- **What you will do**: Extract each of the entries below and copy every line word for word, without changing anything.

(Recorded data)
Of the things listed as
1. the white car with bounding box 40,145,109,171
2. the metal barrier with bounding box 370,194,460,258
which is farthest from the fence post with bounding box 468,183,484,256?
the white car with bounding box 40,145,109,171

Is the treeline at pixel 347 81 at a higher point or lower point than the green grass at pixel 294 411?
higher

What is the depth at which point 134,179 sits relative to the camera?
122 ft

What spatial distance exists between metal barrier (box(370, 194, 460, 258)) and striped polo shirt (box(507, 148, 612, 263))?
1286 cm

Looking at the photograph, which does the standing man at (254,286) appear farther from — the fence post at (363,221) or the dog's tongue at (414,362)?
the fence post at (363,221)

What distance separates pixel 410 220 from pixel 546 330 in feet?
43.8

- **Task response**:
Of the things listed as
1. the white car with bounding box 40,145,109,171
2. the metal barrier with bounding box 370,194,460,258
which is farthest from the fence post with bounding box 468,183,484,256?
the white car with bounding box 40,145,109,171

Is the treeline at pixel 347 81 at a higher point or lower point than the green grass at pixel 294 411?
higher

What is the depth at which point 134,179 sits relative to the camera?
122 ft

What spatial distance exists between metal barrier (box(370, 194, 460, 258)) and striped polo shirt (box(507, 148, 612, 263))?
1286 cm

Looking at the photograph, which does the standing man at (254,286) appear farther from — the fence post at (363,221) or the dog's tongue at (414,362)?
the fence post at (363,221)

What distance separates pixel 410 220 from pixel 546 330 in feet?
43.8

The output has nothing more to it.